Thursday, 2 December 2010

What a day may bring

Yesterday at 10.50 a.m., I was walking alongside the road outside my
house. About 30 metres in front of me and in the road, Mark Wanyama
Marofu was riding his bicycle. He was a poor, labouring man, 55 years
old and a member of the Salvation Army, who was cycling to an epilepsy
centre where he did some volunteer work.

Behind us both was a Mitsubishi Prado driven by a drunk man who was (I'm
fairly sure) not its owner. He drove past me, but into Mark's bicycle,
shunting him down the road, and into a parked pick-up truck with such
force that some of the car's bumper fell off. Mark finished up under
the pick-up; his bike ended up about another 20 metres down the road.
Other angry pedestrians started chasing the Prado, which crashed into a
bollard not much further on.

I telephoned a friend who was coming to meet me, and about 10 minutes
later we had managed to get Mark into the car and were on the way to the
nearest hospital. We managed to find out Mark's identity from the
contents of his pockets.

Mark still seemed semi-conscious at this point - it wasn't clear if he
could understand anything that was going on, but he seemed to register
that someone was speaking to him - and still conscious but less so
whilst he was having his emergency assessment at the A & E. But not much
later, he was hooked up to all kinds of machines and having continual
injections and a blood transfusion. The machines were flashing up many
warnings about his blood pressure, pulse, oxygen levels and body
temperature. It seemed that he was in shock with big internal bleeding,
but the staff managed to stabilise him and the numbers improved. But not
long later they put a curtain around him and refused to allow me to see
him any more and gave no more reports.

From the contents of Mark's pockets we managed to contact someone in
his church. About 3 hours after the accident about twelve people,
including his wife, arrived at the hospital, but by this time nobody was
allowed to see him, and he was left in the acute care unit overnight.

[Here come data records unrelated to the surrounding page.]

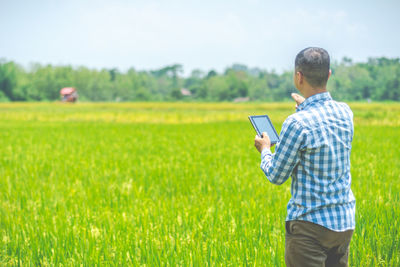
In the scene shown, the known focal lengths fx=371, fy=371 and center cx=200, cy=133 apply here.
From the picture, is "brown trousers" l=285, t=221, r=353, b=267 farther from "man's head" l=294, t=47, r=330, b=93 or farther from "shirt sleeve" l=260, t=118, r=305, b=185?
"man's head" l=294, t=47, r=330, b=93

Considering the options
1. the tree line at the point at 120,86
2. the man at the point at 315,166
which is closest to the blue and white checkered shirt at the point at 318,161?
the man at the point at 315,166

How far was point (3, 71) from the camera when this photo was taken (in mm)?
68312

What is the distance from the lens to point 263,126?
199 cm

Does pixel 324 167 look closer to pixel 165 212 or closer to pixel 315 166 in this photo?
pixel 315 166

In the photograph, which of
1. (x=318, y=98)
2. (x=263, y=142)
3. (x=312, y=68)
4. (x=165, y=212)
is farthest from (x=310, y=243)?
(x=165, y=212)

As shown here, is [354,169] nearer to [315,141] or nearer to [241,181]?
[241,181]

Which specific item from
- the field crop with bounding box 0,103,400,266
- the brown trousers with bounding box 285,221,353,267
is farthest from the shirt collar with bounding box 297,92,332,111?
the field crop with bounding box 0,103,400,266

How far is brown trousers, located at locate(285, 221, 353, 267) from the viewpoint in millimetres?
1750

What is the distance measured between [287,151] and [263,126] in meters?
0.28

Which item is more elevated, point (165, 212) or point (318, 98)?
point (318, 98)

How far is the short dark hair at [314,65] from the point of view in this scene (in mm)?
1695

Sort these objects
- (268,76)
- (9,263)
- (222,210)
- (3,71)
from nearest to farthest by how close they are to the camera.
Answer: (9,263)
(222,210)
(3,71)
(268,76)

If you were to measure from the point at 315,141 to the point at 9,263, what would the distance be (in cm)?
259

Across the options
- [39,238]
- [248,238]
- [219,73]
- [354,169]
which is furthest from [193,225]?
[219,73]
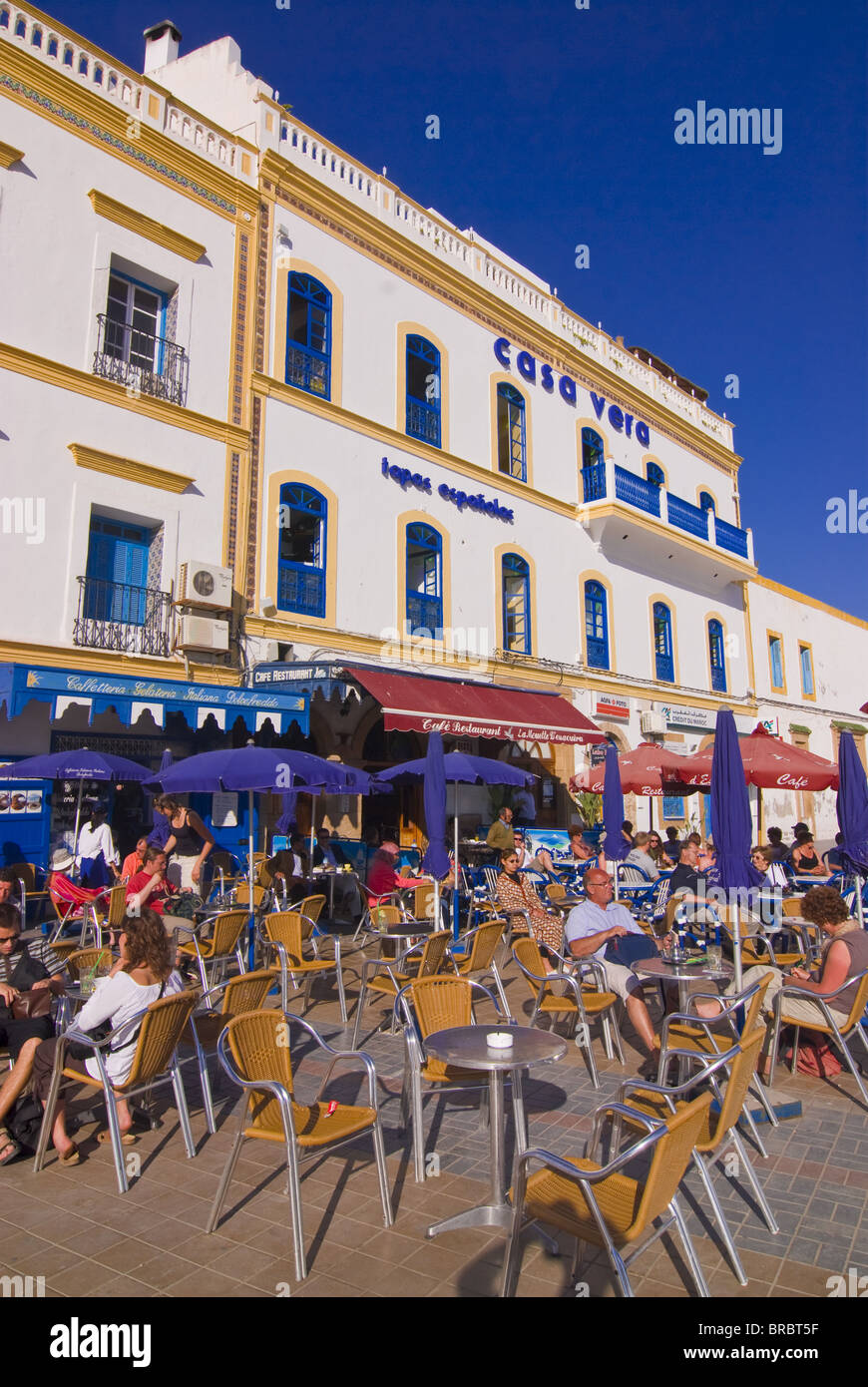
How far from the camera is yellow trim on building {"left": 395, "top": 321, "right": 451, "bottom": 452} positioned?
49.9 ft

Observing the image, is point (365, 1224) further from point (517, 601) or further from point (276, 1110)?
point (517, 601)

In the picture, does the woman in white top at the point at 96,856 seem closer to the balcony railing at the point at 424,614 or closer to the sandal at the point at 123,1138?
the sandal at the point at 123,1138

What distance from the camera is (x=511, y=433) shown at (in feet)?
58.9

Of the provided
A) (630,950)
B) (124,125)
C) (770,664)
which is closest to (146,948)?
(630,950)

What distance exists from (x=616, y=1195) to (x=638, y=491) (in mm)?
18245

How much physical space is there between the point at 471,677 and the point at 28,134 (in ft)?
33.2

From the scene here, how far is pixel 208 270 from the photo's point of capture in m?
12.6

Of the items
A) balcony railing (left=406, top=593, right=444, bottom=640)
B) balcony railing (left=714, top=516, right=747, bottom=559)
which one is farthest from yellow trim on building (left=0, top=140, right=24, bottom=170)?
balcony railing (left=714, top=516, right=747, bottom=559)

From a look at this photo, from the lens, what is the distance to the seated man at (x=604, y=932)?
6027 millimetres

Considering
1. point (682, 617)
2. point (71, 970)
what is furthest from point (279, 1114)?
point (682, 617)

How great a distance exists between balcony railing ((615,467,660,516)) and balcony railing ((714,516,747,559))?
324 cm

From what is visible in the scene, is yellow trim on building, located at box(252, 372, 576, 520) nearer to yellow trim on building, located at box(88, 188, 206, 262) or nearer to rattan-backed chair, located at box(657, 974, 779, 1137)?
yellow trim on building, located at box(88, 188, 206, 262)

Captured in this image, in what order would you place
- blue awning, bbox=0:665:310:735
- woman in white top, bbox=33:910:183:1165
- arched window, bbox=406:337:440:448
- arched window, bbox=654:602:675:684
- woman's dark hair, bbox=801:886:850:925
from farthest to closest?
arched window, bbox=654:602:675:684, arched window, bbox=406:337:440:448, blue awning, bbox=0:665:310:735, woman's dark hair, bbox=801:886:850:925, woman in white top, bbox=33:910:183:1165
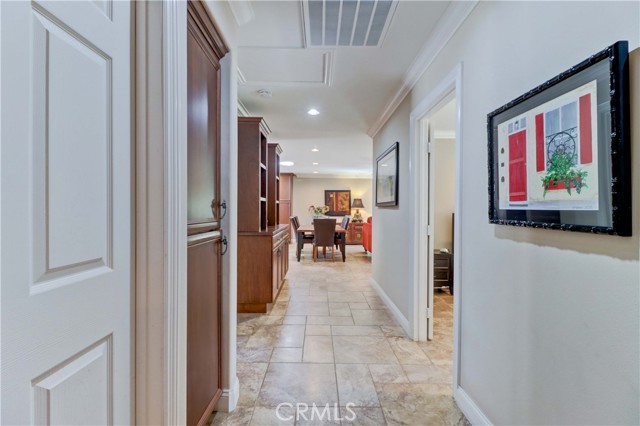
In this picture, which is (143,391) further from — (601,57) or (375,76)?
(375,76)

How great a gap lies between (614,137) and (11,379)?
1.58 m

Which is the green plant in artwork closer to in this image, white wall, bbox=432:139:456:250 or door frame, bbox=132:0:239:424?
door frame, bbox=132:0:239:424

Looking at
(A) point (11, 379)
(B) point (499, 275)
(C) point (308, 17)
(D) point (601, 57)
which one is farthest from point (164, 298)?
(C) point (308, 17)

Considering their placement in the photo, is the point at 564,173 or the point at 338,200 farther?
the point at 338,200

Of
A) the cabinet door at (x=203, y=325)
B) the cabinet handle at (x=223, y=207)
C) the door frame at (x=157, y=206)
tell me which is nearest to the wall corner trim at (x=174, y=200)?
the door frame at (x=157, y=206)

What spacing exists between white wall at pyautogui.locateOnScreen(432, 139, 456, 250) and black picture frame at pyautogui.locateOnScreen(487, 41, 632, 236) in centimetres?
316

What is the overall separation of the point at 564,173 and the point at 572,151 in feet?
0.25

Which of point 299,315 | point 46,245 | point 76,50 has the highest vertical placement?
point 76,50

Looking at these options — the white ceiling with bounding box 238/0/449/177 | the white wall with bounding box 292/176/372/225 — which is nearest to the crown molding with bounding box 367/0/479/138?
the white ceiling with bounding box 238/0/449/177

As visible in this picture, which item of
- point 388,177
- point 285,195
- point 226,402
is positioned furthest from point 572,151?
point 285,195

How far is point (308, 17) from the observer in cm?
178

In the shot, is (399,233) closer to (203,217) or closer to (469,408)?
(469,408)

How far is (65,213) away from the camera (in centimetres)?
69

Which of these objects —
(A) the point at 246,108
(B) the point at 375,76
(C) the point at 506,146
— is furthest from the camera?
(A) the point at 246,108
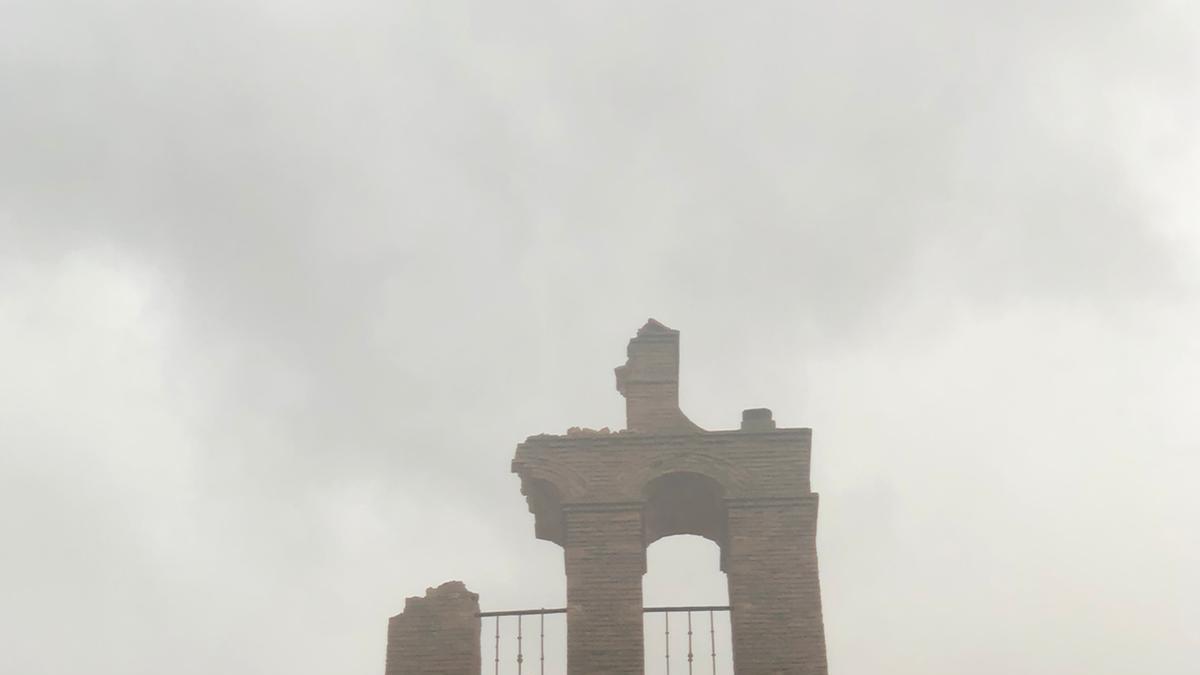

He died overnight, presumably from his internal injuries (the only major
visible injuries were a large gash on top of his head that was bleeding,
and a puncture of his cheek).

I left the house expecting to have coffee with a friend; but instead was
yards away from a fatal accident and spent most of the day at hospital.

Mark's wife saw him leave the house in the morning. The next thing she
heard was that he had been hit by a car and had a severe head injury.
She never saw him alive again, and is now a widow.

Mark went out on his bike to help volunteer at an epilepsy centre. He
never arrived. Before he did anything else, he had been hit by a car,
left this world and everything in it forever, and stood before his Maker
to be assigned his eternal destiny.

Are you ready for what today may bring? If God summons you before the
sun sets, will it all be well with your soul?

Do you live each day reminding yourself that whilst you make your plans,
God can and does over-rule them all?

Have you said sorry to God for your sins, and are you walking closely
with Jesus Christ as your Saviour, so that at whatever hour he calls
you, you will be ready to stand before him?